= WORK INSTRUCTIONS =
Apart from the pictures, every entry below must be given again exactly.

========================================================================

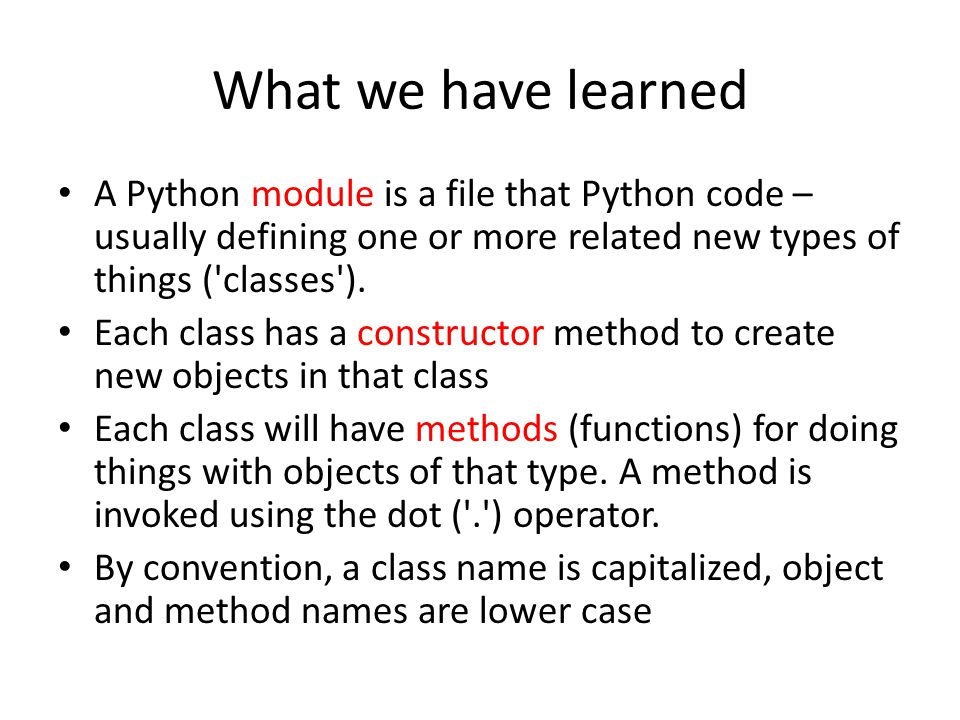 What we have learned A Python module is a file that Python code – usually defining one or more related new types of things ( classes ).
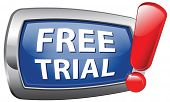 free trial download test sample free of charge. Try new product here and now. Promotion or advertisi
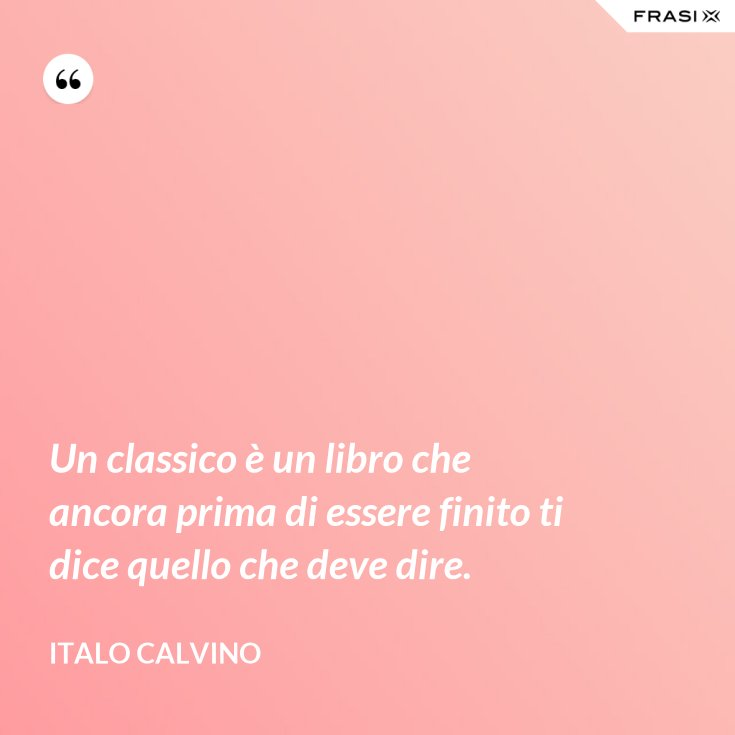 Un classico è un libro che ancora prima di essere finito ti dice quello che deve dire.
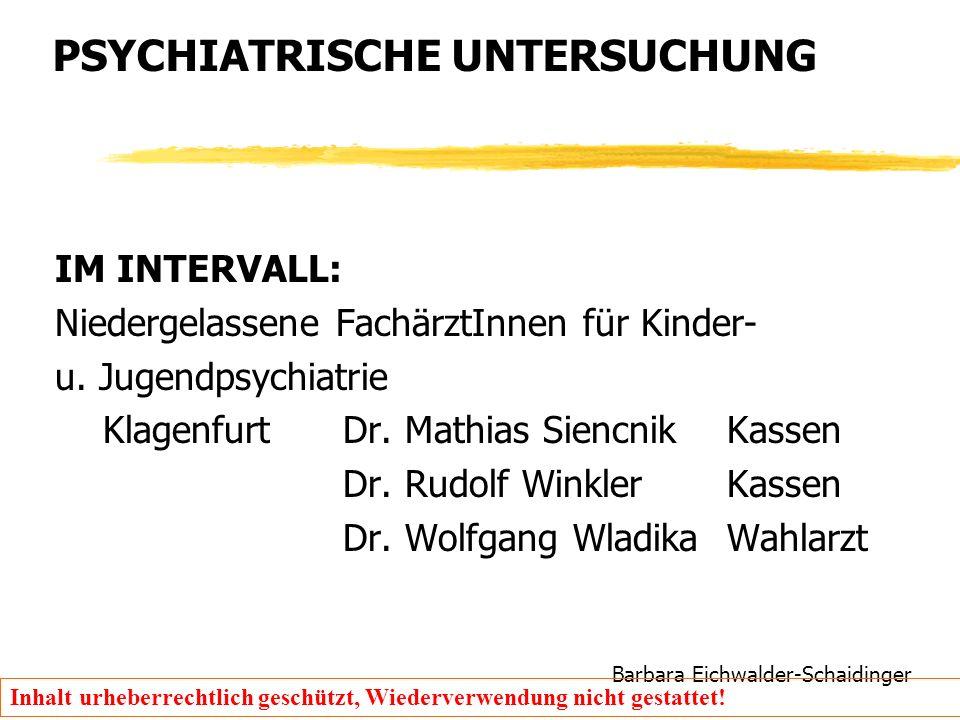 Barbara Eichwalder-Schaidinger Inhalt urheberrechtlich geschützt, Wiederverwendung nicht gestattet! PSYCHIATRISCHE UNTERSUCHUNG IM INTERVALL: Niederge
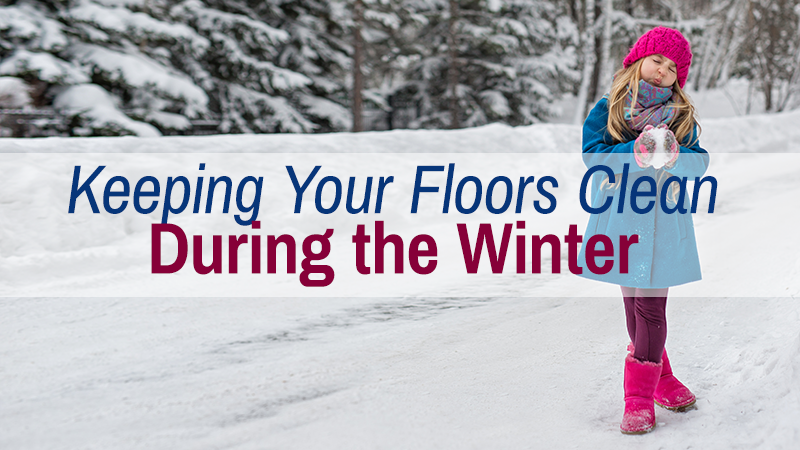 Keeping Your Floors Clean During the Winter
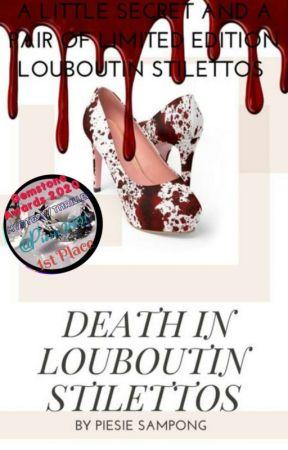 Death In Louboutin Stilettos ✔️ by Piesie2001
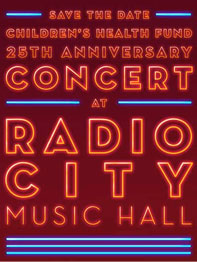 Children's Health Fund 25th Anniversary Benefit Concert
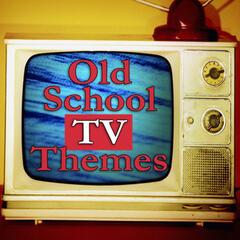Old School TV Themes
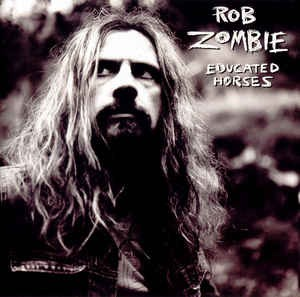 LP Rob Zombie. Educated Horses (LP)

========================================================================

= RESPONSE TO THIS EXERCISE =
 What we have learned A Python module is a file that Python code – usually defining one or more related new types of things ( classes ).
 free trial download test sample free of charge. Try new product here and now. Promotion or advertisi
 Un classico è un libro che ancora prima di essere finito ti dice quello che deve dire.
 Barbara Eichwalder-Schaidinger Inhalt urheberrechtlich geschützt, Wiederverwendung nicht gestattet! PSYCHIATRISCHE UNTERSUCHUNG IM INTERVALL: Niederge
 Keeping Your Floors Clean During the Winter
 Death In Louboutin Stilettos ✔️ by Piesie2001
 Children's Health Fund 25th Anniversary Benefit Concert
Old School TV Themes
 LP Rob Zombie. Educated Horses (LP)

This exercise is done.